Antes mesmo do sequestro na ponte Rio-Niterói terminar com a morte de Willian Augusto da Silva, 20, o presidente Jair Bolsonaro declarou que "não tinha que ter pena" do comandante do crime.

"No ônibus 174 não usaram sniper e o que aconteceu? Morreu a professora inocente. Não tem que ter pena [do sequestrador]", comenta Bolsonaro.

William morreu na operação atingido por disparos de um atirador de elite. A informação foi confirmada pela PM e pela secretaria municipal de Saúde.

 

 

"Paciente chegou em parada cardiorrespiratória e foi constatado o óbito pela equipe médica do hospital", informou a secretaria municipal de Saúde.

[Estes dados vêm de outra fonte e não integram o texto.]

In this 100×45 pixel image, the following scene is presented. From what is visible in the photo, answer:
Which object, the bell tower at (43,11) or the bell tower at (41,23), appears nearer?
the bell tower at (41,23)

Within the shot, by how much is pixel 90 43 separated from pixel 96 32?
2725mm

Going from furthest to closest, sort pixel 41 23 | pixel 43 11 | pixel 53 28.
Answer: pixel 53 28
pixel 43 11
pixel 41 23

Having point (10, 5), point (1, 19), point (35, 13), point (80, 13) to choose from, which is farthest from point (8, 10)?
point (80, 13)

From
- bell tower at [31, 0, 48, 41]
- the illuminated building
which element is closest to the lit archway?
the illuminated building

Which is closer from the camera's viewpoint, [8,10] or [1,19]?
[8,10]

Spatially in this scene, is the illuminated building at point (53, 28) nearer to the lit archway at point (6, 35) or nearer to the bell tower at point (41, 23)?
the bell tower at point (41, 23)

Após o desfecho, Bolsonaro voltou a se manifestar pelas redes sociais.

"Parabéns aos policiais do Rio de Janeiro pela ação bem-sucedida que pôs fim ao sequestro do ônibus na ponte Rio-Niterói nesta manhã. Criminoso neutralizado e nenhum refém ferido. Hoje não chora a família de um inocente", escreveu no Twitter.

A ação da polícia também foi comemorada pelo governador do Rio de Janeiro, Wilson Witzel (PSC), que foi até a ponte Rio-Niterói de helicóptero.

"Quero agradecer a Deus dessa solução que, infelizmente, não era a melhor. O ideal é que todos saíssem com vida, mas tivemos que tomar a decisão de salvar os reféns e rapidamente solucionar os problemas. O que assistimos foi um trabalho muito técnico da PM", disse Witzel em entrevista coletiva.

O sequestro durou cerca de três horas e nenhum dos cerca de 30 reféns saiu ferido.